▸ TASK INSTRUCTIONS:
Nothing but the lines below from the one holding "Sneaker Nike Grandstand" up to and including the one holding "Adopt Rudy a" should be copied, exactly and without pictures.

▸ RECORDS FOR THE EXERCISE:
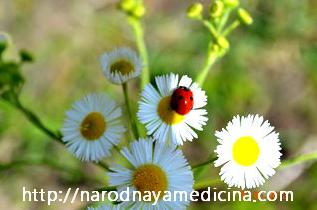 цистит лечение травами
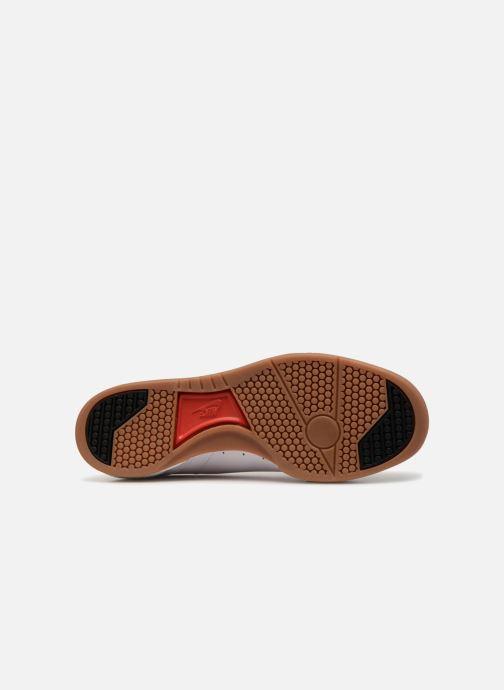 Sneaker Nike Grandstand Ii Premium weiß ansicht von oben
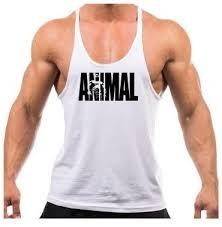camisa para maromba, camisa de treino da animal em diversa as cores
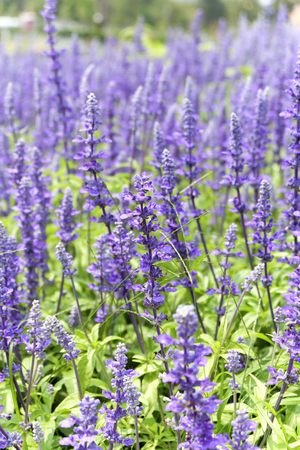 salvia: soft focus of blue salvia flowers in the field in sunny day Stock Photo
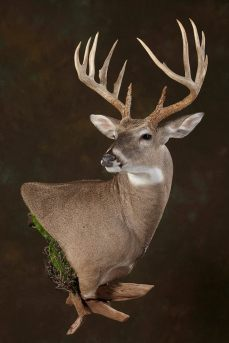lucianos-deer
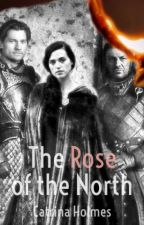 Rose of the North (A Jamie Lannister Love Story) by CatrinaHolmes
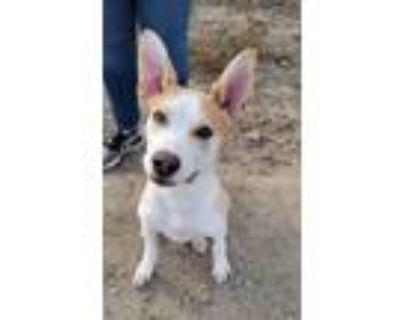 Adopt Rudy a Australian Cattle Dog / Blue Heeler, Pit Bull Terrier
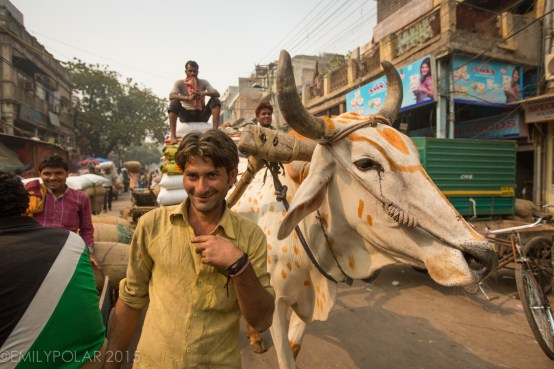 Creepy drunk Indian guy posing with a white Ox in the streets at the spice market in Old Delhi.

▸ REPLY:
 Sneaker Nike Grandstand Ii Premium weiß ansicht von oben
camisa para maromba, camisa de treino da animal em diversa as cores
 salvia: soft focus of blue salvia flowers in the field in sunny day Stock Photo
lucianos-deer
 Rose of the North (A Jamie Lannister Love Story) by CatrinaHolmes
 Adopt Rudy a Australian Cattle Dog / Blue Heeler, Pit Bull Terrier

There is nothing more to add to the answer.